TEXTE ÉTUDIÉ ▸
Le chevalier, victime de la pression sociale.
La bonne rencontre,
Je me présente Sire Rébin de Silmerhelve, Chevalier du Renouveau de Lathandre et fils aîné d'une puissance famille aquafondaise. Je vais vous parler de la dure vie que doit mener une personne de ma condition. Le but de cet article est d'amener les PJ chevaliers à comprendre l'importance que leur caste accorde à la notion d'honneur. Sont d'abord visés les chevaliers qui se conforment au code féodal, plus ou moins influencé par l'amour courtois. Cependant, les paladins aussi peuvent être concernés, dans la mesure où leurs personnages, d'origine noble, assument les contraintes liées à ce statut en plus des obligations découlant de leur idéal religieux.
Ne pas pousser le heaume trop loin !
Parmi les articles du code de chevalerie, ce que les rôlistes d'aujourd'hui jouent probablement le plus à contre-coeur, c'est le dédain pour les trésors. On connaît l'incroyable mauvaise foi des joueurs soutenant qu'ils peuvent réellement - alors qu'ils sont revêtus d'une armure de plates complète et portent une jeune fille inconsciente sous un bras - transporter,en plus, la statue de platine d'une tonne et demie de Liira, déesse de l'Amour, le long d'une douzaine d'escaliers viscieux infestés d'orcs. ("Evidemment, discuteront-il confrontés aux faits, "je peux toujours revenir chercher la fille, si ça fait réellement trop.")
A coup sûr, les joueurs ne seront guère disposés à ce que leurs personnages suivent un code d'honneur qui leur rend la vie plus difficile. Mais un MJ expert fera jouer la pression sociale : car les PNJ, eux, savent parfaitement ce que représente l'honneur d'un chevalier, et ils s'attendent à que les PJ se conforment aux règles en usage.
" Ce ne sont que des orques !"

DONNÉES AFFICHÉES ▸

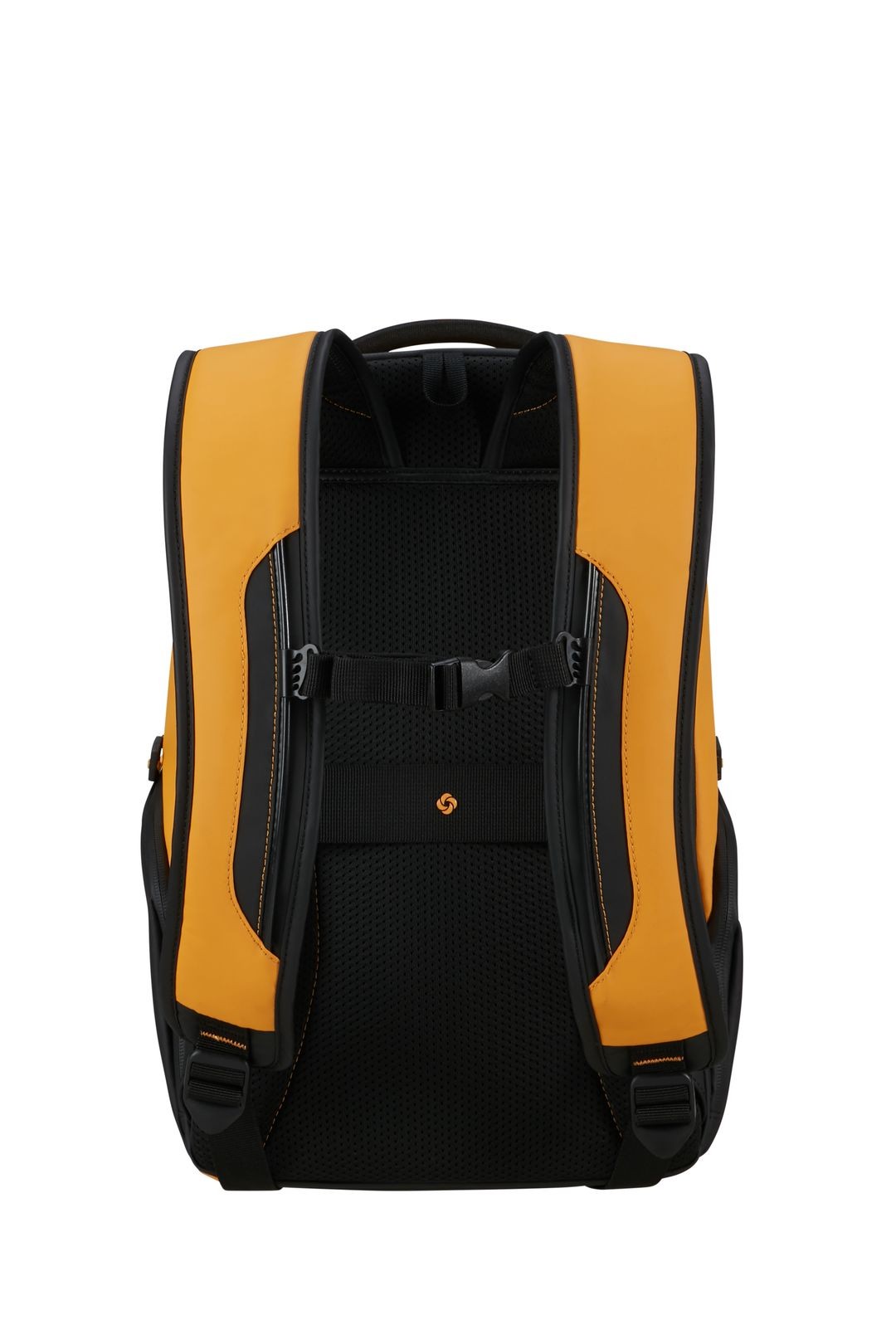 SAMSONITE MOCHILA PARA PORTÁTIL XS ECODIVER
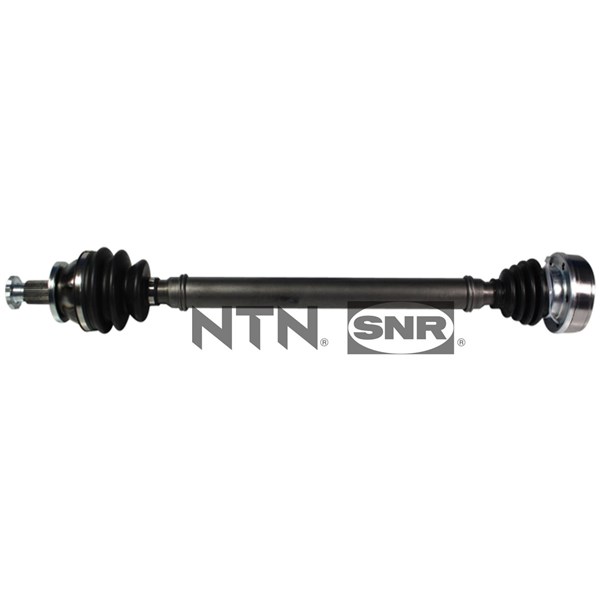 Drivaxel, Fram, Framaxel, framaxel höger, framaxel vänster Snr DK SNR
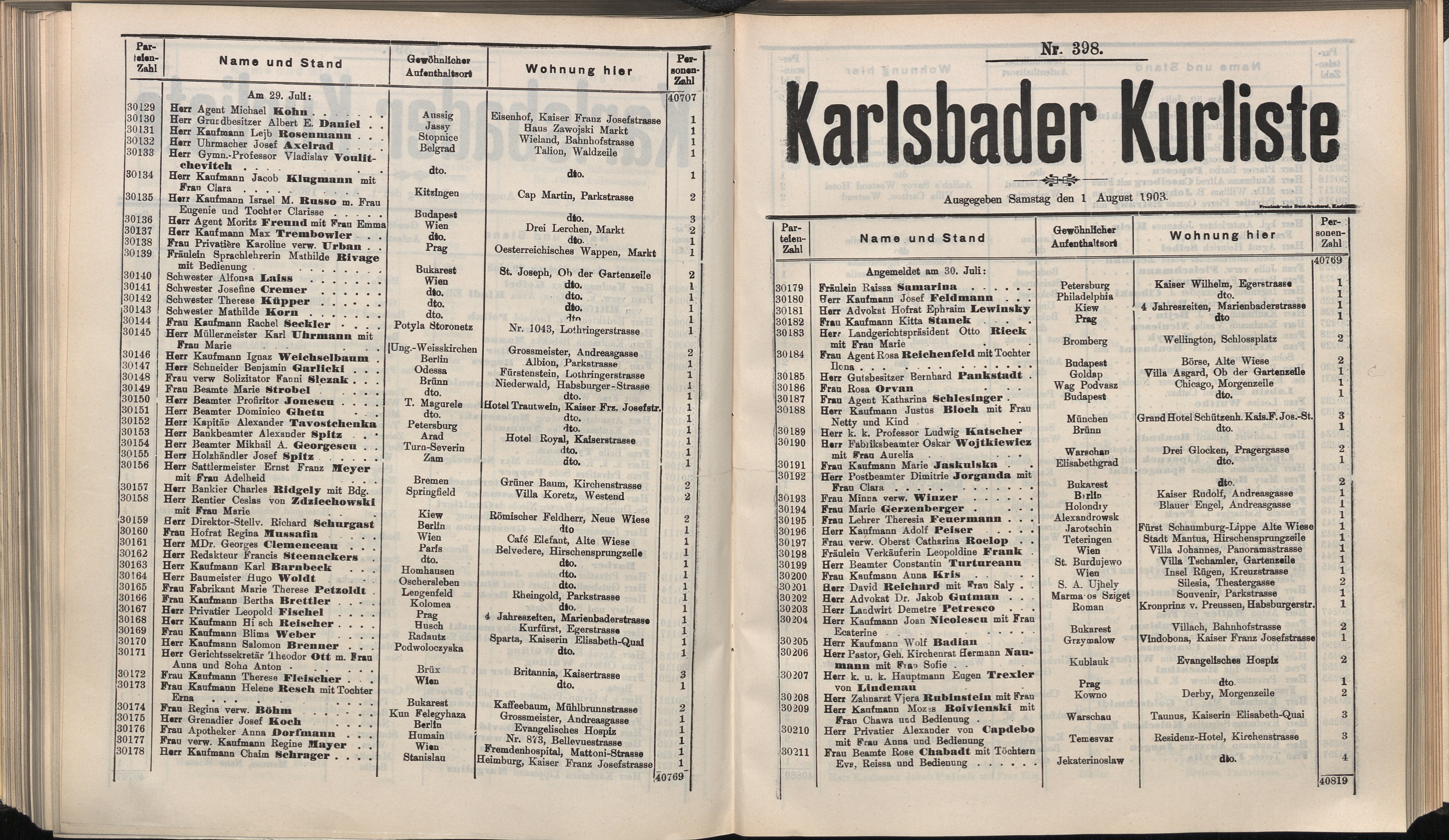 418. soap-kv_knihovna_karlsbader-kurliste-1903_4190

CONSIGNE 1 ▸ Dans le texte étudié, condensez le paragraphe qui commence par « A coup sûr, les joueurs » en deux phrases au plus, sans perdre ses idées principales.
CONSIGNE 2 ▸ Prolongez l'article sur l'honneur des chevaliers en écrivant la suite de l'intertitre « Ce ne sont que des orques ! ».

RÉPONSE 1 ▸ Les joueurs accepteront difficilement que leurs personnages suivent un code d'honneur qui leur complique la vie. Un MJ expert fera donc jouer la pression sociale, car les PNJ savent ce que représente l'honneur d'un chevalier et attendent des PJ qu'ils respectent les règles en usage.

RÉPONSE 2 ▸
Imaginez la frustration d'une table de joueurs à cause d'un chevalier PNJ que leurs personnages ont réussi à persuader "d'aider" leur groupe. Supposons que ce PNJ, Sire Roderic le Hardi, prenne son tour de garde en pleine nuit alors que la compagnie campe dans une forêt de pins. Soudain, Sire Roderic perçoit le bruit d'une bande d'arcs qui s'approche. Autour du feu de camp dorment les PJ : Sire Belloane, un chevalier ; Lars un barbare Silk N'a-qu'un-œil, un voleur, et Jestra une enchanteresse. Sire Roderic va-t-il les réveiller pour qu'ils se joignent au combat ? ou va-t-il noblement décider qu'il peut prendre en main la situation tout seul ("Ce ne sont que des orcs !"), laissant les PJ se faire surprendre par la mêlée qui va suivre ? Si le combat tourne au désavantage du groupe, Sire Roderic acceptera-t-il de se retirer, ou va t-il proposer que le groupe oppose une ultime et vaillante résistance ? Si notre chevalier choisit le "retrait tactique", il voudra assurément être le dernier à reculer - et, au cas où Sire Belloane ne lui dispute pas cet honneur, il l'aiguillonnera plus tard à ce sujet. Finalement, s'étant retiré, Sire Roderic voudra s'assurer que son honneur n'a pas été terni. II discutera probablement avec les autres membres du groupe, et certainement avec Sire Belloane, pour savoir qui a accompli les plus vaillantes actions de la bataille.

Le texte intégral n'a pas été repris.